Leases. In February 2016, the FASB issued ASU 2016-02, “Leases (Topic 842)”. The main difference between current lease accounting and Topic 842 is the recognition of right-to-use assets and lease liabilities by lessees for those leases classified as operating leases under current accounting guidance. Lessees, such as the Company, will need to recognize a right-of-use asset and a lease liability for virtually all of their leases, other than leases that meet the definition of a short-term lease. The liability will be equal to the present value of lease payments. The asset will be based on the liability, subject to adjustment, such as for initial direct costs. For income statement purposes, the Topic 842 retains a dual model, requiring leases to be classified as either operating or finance. Operating leases will result in straight-line expense, while finance leases will result in a front-loaded expense pattern, similar to current capital leases. Classification of operating and finance leases will be based on criteria that are largely similar to those applied in current lease guidance, but without the explicit thresholds. The new guidance is effective for fiscal years beginning after December 2018. The new guidance must be adopted using a modified retrospective transition, and provides for certain practical expedients. Transition will require application of the new guidance at the beginning of the earliest comparative period presented. The Company has started evaluating its current lease contracts. The Company has not determined the amount of impact on its Condensed Consolidated Financial Statements, but it anticipates an increase in the recognition of right-of-use assets and lease liabilities.

Investments. In March 2016, the FASB issued ASU 2016-07, "Investments-Equity Method and Joint Ventures; Simplifying the Transition to the Equity Method of Accounting (Topic 323)." The amendments in ASU 2016-07 eliminate the requirement to retroactively adopt the equity method of accounting for a qualifying equity method investment. ASU 2016-07 requires equity method investors to add the cost of acquiring the additional interest in the investee to the current basis of the investor's previously held interest and adopt the equity method of accounting as of the date the investment becomes qualified for equity method accounting. The amendments in this ASU are effective for the fiscal years and interim periods within those fiscal years, beginning after December 15, 2016. The Company does not believe this ASU will have any effect on its Condensed Consolidated Financial Statements.

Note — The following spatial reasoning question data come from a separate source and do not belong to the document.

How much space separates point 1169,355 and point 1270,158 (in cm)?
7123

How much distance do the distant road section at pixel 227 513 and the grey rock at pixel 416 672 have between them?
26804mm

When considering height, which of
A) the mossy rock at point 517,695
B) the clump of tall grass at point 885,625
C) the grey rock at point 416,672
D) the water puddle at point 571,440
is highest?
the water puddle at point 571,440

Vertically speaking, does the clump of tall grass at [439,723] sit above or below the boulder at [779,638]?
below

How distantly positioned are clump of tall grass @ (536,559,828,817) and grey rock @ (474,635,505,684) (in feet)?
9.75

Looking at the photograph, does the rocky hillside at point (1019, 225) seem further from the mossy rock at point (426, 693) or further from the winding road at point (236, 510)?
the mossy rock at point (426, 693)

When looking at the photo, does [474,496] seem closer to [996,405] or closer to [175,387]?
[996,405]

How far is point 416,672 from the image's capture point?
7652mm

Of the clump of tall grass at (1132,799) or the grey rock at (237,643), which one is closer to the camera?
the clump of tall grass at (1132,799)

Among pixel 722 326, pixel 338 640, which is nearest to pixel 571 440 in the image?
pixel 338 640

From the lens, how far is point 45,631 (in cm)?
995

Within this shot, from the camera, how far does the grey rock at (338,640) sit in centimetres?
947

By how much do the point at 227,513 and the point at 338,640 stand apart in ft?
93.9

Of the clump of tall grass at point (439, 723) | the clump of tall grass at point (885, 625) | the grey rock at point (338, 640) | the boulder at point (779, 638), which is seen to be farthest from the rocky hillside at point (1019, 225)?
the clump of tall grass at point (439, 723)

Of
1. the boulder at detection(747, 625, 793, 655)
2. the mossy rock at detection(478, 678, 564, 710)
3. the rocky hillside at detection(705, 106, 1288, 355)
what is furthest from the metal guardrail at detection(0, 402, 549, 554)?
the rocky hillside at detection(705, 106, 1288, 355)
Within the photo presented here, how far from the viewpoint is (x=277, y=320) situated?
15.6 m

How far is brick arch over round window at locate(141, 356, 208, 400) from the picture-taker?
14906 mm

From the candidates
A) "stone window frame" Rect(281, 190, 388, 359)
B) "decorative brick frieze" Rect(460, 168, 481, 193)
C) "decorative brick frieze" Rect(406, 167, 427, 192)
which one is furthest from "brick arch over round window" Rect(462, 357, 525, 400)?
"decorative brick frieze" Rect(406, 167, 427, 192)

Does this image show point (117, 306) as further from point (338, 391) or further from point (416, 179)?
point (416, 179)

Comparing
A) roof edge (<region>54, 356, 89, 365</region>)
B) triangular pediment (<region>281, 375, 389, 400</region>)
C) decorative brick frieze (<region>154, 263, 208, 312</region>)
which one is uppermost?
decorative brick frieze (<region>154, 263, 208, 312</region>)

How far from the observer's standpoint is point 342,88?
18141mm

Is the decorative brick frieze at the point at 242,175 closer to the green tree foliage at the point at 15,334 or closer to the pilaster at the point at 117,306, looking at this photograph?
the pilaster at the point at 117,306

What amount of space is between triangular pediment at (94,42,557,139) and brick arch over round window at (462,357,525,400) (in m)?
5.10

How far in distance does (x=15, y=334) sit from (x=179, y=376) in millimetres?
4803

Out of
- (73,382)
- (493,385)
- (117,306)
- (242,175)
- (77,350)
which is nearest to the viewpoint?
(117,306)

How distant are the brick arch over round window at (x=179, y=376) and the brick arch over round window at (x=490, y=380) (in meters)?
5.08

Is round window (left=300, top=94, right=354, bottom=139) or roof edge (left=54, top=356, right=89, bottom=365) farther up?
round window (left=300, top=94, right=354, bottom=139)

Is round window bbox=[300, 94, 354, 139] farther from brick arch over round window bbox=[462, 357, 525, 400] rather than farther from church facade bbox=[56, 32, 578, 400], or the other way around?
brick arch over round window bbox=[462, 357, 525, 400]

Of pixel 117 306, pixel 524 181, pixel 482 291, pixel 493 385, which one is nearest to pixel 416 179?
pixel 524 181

Employee Share Based Payment Accounting. In March 2016, the FASB issued ASU 2016-09, "Improvements to Employee Share Based Payment Accounting," which amends ASC Topic 718, Compensation - Stock Compensation. ASU 2016-09 includes provisions intended to simplify various aspects related to how share based payments are accounted for and presented in the financial statements. The new guidance among other requirements will require all of the tax effects related to share based payments at settlement (or expiration) to be recorded through the income statement. Currently, tax benefits in excess of compensation cost (“windfalls”) are recorded in equity, and tax deficiencies (“shortfalls”) are recorded in equity to the extent of previous windfalls, and then to the income statement. This change is required to be applied prospectively to all excess tax benefits and tax deficiencies resulting from settlements after the date of adoption of the ASU 2016-09. Under the new guidance, the windfall tax benefit will be recorded when it arises, subject to normal valuation allowance considerations. This change is required to be applied on a modified retrospective basis, with a cumulative effect adjustment to opening retained earnings. All tax related cash flows resulting from share based payments are to be reported as operating activities on the statement of cash flows, a change from the current requirement to present windfall tax benefits as an inflow from financing activities and an outflow from operating activities. Either prospective or retrospective transition of this provision is permitted. ASU 2016-09 is effective for annual reporting periods beginning after December 15, 2016, and interim periods within that reporting period. Early adoption will be permitted in any interim or annual period, with any adjustments reflected as of the beginning of the fiscal year of adoption. The Company has not determined the impact on its Condensed Consolidated Financial Statements, however, the impact is not expected to be material.


12



Financial Instruments-Credit Losses. In June 2016, the FASB issued ASU No. 2016-13, “Financial Instruments-Credit Losses: Measurement of Credit Losses on Financial Instruments.” The amendment in this update requires entities to measure all expected credit losses of financial assets held at a reporting date based on historical experience, current conditions, and reasonable and supportable forecasts in order to record credit losses in a more timely matter. ASU 2016-13 also amends the accounting for credit losses on available-for-sale debt securities and purchased financial assets with credit deterioration. The standard is effective for interim and annual reporting periods beginning after December 15, 2019, although early adoption is permitted for interim and annual periods beginning after December 15, 2018. The Company does not believe this ASU will have any effect on its Condensed Consolidated Financial Statements.

3.
Investment in Unconsolidated Affiliate and Related Party Transactions

On March 14, 2013, the Company entered into a Master Formation Agreement with the ArcLight group and CenterPoint pursuant to which the Company, the ArcLight group and CenterPoint agreed to form Enable to own and operate the midstream businesses of the Company and CenterPoint that was initially structured as a private limited partnership. This transaction closed on May 1, 2013.
Pursuant to the Master Formation Agreement, the Company and the ArcLight group indirectly contributed 100 percent of the equity interests in Enogex LLC to Enable. The Company determined that its contribution of Enogex LLC to Enable met the requirements of being in substance real estate and was recorded at historical cost.
In April 2014, Enable completed an initial public offering of 25.0 million common units resulting in Enable becoming a publicly traded Master Limited Partnership. At September 30, 2016, the Company owned 111.0 million common units, or 26.3 percent of which 68.2 million units were subordinated.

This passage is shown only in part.